## Given problem:
Switch each occurrence of "farthest" in the material below to "furthest" and return all of it with nothing else altered.

## Material for this exercise:

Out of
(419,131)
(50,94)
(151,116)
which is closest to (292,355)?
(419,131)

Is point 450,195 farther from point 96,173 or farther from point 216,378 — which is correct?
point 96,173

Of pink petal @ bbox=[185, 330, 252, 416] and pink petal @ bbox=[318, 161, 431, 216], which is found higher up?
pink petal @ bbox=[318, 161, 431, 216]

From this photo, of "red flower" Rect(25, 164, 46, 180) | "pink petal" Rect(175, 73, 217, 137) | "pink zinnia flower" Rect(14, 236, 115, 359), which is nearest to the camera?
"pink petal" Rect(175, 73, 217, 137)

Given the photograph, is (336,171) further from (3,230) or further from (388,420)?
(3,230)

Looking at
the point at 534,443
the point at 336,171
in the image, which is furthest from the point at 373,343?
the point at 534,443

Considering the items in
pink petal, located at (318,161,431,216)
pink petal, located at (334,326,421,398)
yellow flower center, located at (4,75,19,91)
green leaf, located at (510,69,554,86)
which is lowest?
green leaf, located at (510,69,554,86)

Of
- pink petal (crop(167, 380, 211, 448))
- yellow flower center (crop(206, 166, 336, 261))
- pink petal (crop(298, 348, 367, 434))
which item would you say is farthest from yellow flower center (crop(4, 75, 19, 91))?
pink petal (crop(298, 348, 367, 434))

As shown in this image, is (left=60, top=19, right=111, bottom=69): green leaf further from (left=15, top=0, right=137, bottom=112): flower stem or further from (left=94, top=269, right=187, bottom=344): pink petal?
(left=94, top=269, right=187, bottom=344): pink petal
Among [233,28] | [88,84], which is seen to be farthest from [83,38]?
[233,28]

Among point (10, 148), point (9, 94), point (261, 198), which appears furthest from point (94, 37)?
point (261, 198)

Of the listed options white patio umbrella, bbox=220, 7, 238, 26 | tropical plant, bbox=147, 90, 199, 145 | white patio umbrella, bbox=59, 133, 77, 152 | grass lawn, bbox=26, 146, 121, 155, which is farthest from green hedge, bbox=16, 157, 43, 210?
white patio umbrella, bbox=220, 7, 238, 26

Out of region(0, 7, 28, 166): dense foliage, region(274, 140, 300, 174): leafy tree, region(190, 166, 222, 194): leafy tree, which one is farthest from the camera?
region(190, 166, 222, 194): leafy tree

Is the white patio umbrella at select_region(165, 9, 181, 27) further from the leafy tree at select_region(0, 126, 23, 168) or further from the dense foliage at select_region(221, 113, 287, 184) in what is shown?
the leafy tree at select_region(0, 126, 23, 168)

## Complete output:
Out of
(419,131)
(50,94)
(151,116)
which is closest to (292,355)?
(419,131)

Is point 450,195 farther from point 96,173 or farther from point 216,378 — which is correct?
point 96,173

Of pink petal @ bbox=[185, 330, 252, 416] and pink petal @ bbox=[318, 161, 431, 216], which is found higher up?
pink petal @ bbox=[318, 161, 431, 216]

From this photo, of "red flower" Rect(25, 164, 46, 180) | "pink petal" Rect(175, 73, 217, 137) | "pink zinnia flower" Rect(14, 236, 115, 359), which is nearest to the camera?
"pink petal" Rect(175, 73, 217, 137)

Given the photograph, is (336,171) further from (3,230) or further from (388,420)?
(3,230)

Looking at
the point at 534,443
the point at 336,171
in the image, which is furthest from the point at 373,343?
the point at 534,443

Considering the items in
pink petal, located at (318,161,431,216)
pink petal, located at (334,326,421,398)
yellow flower center, located at (4,75,19,91)
green leaf, located at (510,69,554,86)
which is lowest?
green leaf, located at (510,69,554,86)

Of
- pink petal (crop(167, 380, 211, 448))
- yellow flower center (crop(206, 166, 336, 261))
- pink petal (crop(298, 348, 367, 434))
which item would you say is furthest from yellow flower center (crop(4, 75, 19, 91))?
pink petal (crop(298, 348, 367, 434))

As shown in this image, is (left=60, top=19, right=111, bottom=69): green leaf further from (left=15, top=0, right=137, bottom=112): flower stem or further from (left=94, top=269, right=187, bottom=344): pink petal?
(left=94, top=269, right=187, bottom=344): pink petal
Among [233,28] | [88,84], which is seen to be furthest from [83,38]?
[233,28]

Among point (10, 148), point (9, 94), point (261, 198), which appears furthest from point (94, 37)?
point (261, 198)

Of the listed options white patio umbrella, bbox=220, 7, 238, 26 | tropical plant, bbox=147, 90, 199, 145 | white patio umbrella, bbox=59, 133, 77, 152 | grass lawn, bbox=26, 146, 121, 155, which is furthest from green hedge, bbox=16, 157, 43, 210?
white patio umbrella, bbox=220, 7, 238, 26

Out of region(0, 7, 28, 166): dense foliage, region(274, 140, 300, 174): leafy tree, region(190, 166, 222, 194): leafy tree, which one is furthest from the camera?
region(190, 166, 222, 194): leafy tree

Is the white patio umbrella at select_region(165, 9, 181, 27) further from the leafy tree at select_region(0, 126, 23, 168) or further from the dense foliage at select_region(221, 113, 287, 184) in what is shown?
the leafy tree at select_region(0, 126, 23, 168)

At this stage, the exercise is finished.